SOURCE TEXT:
Opened 15 months ago

Closed 9 months ago

#22377 closed Bug (needsinfo)

SQL Logging throws an exception when fields have utf-8 characters

Reported by: rolanvc@… Owned by: nobody
Component: Database layer (models, ORM) Version: 1.6
Severity: Normal Keywords: sql logging for utf-8
Cc: Triage Stage: Unreviewed
Has patch: no Needs documentation: no
Needs tests: no Patch needs improvement: no
Easy pickings: no UI/UX: no

Description

In django/db/backends/util.py, in CursorDebugWrapper.execute, the line:

logger.debug('(%.3f) %s; args=%s' % (duration, sql, params),

extra={'duration': duration, 'sql': sql, 'params': params}

)

throws a "UnicodeDecodeError:ascii codec .... " when calling model.save() when some fields have utf-8/non-ascii values. My only workaround is to modify it to:

logger.debug('(%.3f) %s; args=%s' % (duration, sql.decode('utf-8'), params),

extra={'duration': duration, 'sql': sql, 'params': params}

)

I'm hoping there's a better and more elegant way that I could use.

Thanks!
=)

Change History (11)

comment:1 Changed 15 months ago by claudep

  • Needs documentation unset
  • Needs tests unset
  • Patch needs improvement unset

Could you please provide the full traceback? It would also be useful to know the values of duration, sql and params variables just before the crash.

comment:2 Changed 15 months ago by claudep

  • Resolution set to needsinfo
  • Status changed from new to closed
  • Type changed from Uncategorized to Bug

comment:3 Changed 10 months ago by kahnert

  • Resolution needsinfo deleted
  • Status changed from closed to new

Here is a traceback:

Traceback (most recent call last):
  File "./manage.py", line 10, in <module>
    execute_from_command_line(sys.argv)
  File "/mnt/schedenv/local/lib/python2.7/site-packages/django/core/management/__init__.py", line 399, in execute_from_command_line
    utility.execute()
  File "/mnt/schedenv/local/lib/python2.7/site-packages/django/core/management/__init__.py", line 392, in execute
    self.fetch_command(subcommand).run_from_argv(self.argv)
  File "/mnt/schedenv/local/lib/python2.7/site-packages/django/core/management/base.py", line 242, in run_from_argv
    self.execute(*args, **options.__dict__)
  File "/mnt/schedenv/local/lib/python2.7/site-packages/django/core/management/base.py", line 285, in execute
    output = self.handle(*args, **options)
  File "/home/kahnert/pycharm/schedules/schedules/data/management/commands/import_data.py", line 35, in handle
    self.parse_file(fname)

WORK TO BE COMPLETED: List every field in the ticket's header that has the value "no". The items that follow come from a separate source.

GIVEN INFORMATION:
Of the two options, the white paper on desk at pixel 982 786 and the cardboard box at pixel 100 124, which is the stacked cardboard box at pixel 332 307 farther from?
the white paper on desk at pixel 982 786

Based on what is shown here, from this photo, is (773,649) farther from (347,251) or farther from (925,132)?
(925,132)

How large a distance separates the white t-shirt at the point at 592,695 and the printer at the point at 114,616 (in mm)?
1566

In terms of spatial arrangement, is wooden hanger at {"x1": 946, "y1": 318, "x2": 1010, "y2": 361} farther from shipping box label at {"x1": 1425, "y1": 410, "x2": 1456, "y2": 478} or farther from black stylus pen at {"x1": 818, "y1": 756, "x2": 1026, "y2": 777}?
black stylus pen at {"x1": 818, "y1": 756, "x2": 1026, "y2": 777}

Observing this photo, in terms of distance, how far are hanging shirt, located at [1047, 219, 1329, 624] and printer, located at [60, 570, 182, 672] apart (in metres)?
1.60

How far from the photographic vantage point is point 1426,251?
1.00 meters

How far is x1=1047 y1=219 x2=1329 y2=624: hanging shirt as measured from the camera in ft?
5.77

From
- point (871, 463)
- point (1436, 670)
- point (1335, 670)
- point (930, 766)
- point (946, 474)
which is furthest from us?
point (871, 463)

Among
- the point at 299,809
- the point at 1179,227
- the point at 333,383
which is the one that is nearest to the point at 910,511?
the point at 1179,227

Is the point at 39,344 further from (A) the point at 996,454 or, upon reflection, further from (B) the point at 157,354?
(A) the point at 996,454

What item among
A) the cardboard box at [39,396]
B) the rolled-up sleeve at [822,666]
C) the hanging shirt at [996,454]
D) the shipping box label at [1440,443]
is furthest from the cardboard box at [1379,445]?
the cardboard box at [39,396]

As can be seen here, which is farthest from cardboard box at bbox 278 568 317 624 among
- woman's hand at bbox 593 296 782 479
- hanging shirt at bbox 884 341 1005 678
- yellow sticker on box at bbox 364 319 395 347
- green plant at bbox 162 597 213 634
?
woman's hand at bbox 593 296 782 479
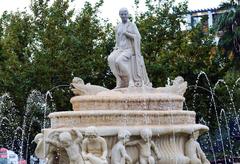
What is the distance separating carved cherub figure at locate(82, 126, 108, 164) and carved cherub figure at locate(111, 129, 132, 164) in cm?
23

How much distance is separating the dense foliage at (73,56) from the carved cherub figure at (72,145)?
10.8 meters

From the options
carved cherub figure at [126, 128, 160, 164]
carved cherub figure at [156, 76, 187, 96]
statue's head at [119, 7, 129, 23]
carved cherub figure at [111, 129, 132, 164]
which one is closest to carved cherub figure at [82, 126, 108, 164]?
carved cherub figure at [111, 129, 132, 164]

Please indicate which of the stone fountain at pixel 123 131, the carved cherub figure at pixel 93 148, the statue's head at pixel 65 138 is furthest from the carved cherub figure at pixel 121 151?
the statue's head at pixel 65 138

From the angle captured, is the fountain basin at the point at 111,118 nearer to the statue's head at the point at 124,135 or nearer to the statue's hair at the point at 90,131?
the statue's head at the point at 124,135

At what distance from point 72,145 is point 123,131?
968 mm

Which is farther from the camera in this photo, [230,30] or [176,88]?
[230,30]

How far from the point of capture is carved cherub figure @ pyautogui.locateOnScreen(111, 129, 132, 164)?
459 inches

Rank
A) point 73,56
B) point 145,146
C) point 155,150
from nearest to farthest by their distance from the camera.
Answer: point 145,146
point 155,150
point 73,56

==

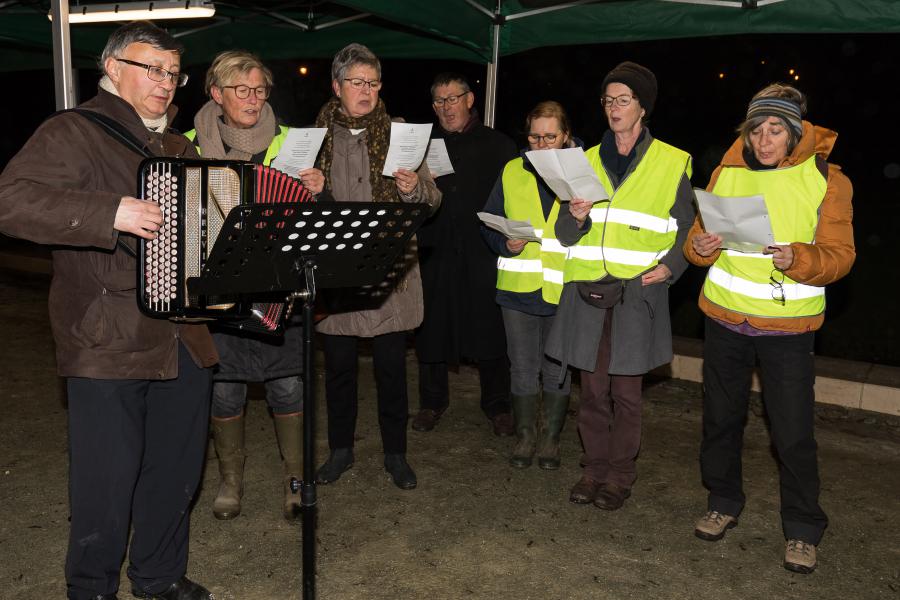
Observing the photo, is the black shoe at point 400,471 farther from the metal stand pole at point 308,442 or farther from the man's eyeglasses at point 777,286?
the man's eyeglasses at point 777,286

RESULT: Has patch, Needs documentation, Needs tests, Patch needs improvement, Easy pickings, UI/UX